A few hours later we had found no one, and out of the thirty people that had started off on the bus it was about five other people and I waiting. We all had the same idea in our heads playing over, and over. Our minds were saying, "I'm next and I'm dead," but only my mind was right. I felt it build up from the bottom of my stomach, and my body heaved a few times while I tried to keep it in but it was futile and the man in the silver suit was on his way already. So I let go and heaved what was in me all over the place. But I wasn't over; I kept on going and going. Eventually he had dragged me to the back where he kicked open the door jumped on the other side and tried to kick me out. But I wasn't giving in without a fight. With the last reserves of my strength I stood up and delivered a blow to his head with my fist. I kept on jabbing with my left arm until he was dazed and let down his guard. I then gave him a menacing blow to the head with a right hook knocking him out. When he was down I moved on to take down the driver and guard, but I never made it my body gave out with my consciousness threatening to go over the cliff I've been hanging onto with my finger tips. The guard came over and dragged me back to the open door at the back. He pushed me off without thinking twice about it my head hit the ground and my fingers slipped off that cliff and I blacked out again.

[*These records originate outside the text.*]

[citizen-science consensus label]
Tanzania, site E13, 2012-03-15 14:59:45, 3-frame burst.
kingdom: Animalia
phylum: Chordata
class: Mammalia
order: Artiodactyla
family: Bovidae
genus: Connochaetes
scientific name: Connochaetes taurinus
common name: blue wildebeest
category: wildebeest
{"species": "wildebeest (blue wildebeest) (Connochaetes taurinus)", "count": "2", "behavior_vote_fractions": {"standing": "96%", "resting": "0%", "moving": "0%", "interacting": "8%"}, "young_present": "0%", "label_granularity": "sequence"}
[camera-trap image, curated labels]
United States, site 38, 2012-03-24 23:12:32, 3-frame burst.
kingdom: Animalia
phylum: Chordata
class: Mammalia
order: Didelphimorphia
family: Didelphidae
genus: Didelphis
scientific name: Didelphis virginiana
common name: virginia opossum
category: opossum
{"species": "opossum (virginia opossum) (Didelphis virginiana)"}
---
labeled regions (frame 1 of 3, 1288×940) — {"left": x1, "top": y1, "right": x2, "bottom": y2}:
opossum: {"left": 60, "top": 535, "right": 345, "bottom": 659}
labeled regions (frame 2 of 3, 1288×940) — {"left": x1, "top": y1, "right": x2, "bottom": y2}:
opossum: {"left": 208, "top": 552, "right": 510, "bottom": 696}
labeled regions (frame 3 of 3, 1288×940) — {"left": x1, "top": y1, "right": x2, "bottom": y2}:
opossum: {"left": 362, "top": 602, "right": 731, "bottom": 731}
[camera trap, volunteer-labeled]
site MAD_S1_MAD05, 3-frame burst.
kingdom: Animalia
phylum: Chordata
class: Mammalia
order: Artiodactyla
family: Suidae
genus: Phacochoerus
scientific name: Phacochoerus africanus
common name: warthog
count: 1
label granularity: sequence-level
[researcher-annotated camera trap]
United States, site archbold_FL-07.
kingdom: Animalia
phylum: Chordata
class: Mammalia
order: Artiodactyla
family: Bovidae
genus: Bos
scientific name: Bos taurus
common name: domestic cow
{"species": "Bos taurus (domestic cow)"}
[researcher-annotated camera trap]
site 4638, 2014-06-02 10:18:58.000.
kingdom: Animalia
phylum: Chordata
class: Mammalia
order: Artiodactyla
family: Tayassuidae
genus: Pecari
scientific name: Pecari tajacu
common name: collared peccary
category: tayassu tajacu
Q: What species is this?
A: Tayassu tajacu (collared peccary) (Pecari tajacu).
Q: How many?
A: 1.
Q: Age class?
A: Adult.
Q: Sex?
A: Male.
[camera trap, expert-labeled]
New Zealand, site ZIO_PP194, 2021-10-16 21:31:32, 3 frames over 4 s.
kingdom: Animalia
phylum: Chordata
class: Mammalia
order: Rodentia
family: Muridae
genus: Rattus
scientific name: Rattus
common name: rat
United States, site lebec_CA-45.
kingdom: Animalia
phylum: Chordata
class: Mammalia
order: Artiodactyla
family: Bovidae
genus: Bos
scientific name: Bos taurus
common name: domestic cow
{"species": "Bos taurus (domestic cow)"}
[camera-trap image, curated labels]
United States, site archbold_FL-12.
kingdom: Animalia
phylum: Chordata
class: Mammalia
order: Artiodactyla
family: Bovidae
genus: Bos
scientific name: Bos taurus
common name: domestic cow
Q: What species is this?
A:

But it didn't stay that way for long soon I felt a searing pain that started at my head. This was worse than anything I could have ever even imagined. It slowly spread throughout my body until it felt like my toes were burning off. I fought around and shook my body to get this burning sensation clear of me, but it wouldn't go. I was all alone in a fire storm targeting me only. I was like this for what seemed like forever until I could actually feel my toes again. Slowly the pain ebbed away from me as I also regained my consciousness. I began to look around me in the wasteland. I looked to the East and I could make out these bumps in the distance. I then realized what it was; it was a mountain, the Rocky Mountains. Then I thought, I didn't think we'd traveled that far. At that moment I knew something was really wrong and I wasn't myself. I looked down and saw myself my muscles were bigger much bigger, and my skin seemed paler even paler for one living in forks Washington were there was no rain. And then I felt it there was a thirst in the back of my throat. I started to think about food but that didn't seem too appetizing so I let my sense find what they craved. But what I saw wasn't food it was a human. I didn't know what I had become but I knew I wasn't human anymore at that moment I let go and over to my instincts my new instincts, as I started sprinting faster than I ever had. I was sprinting faster than the eye could see towards food, humans.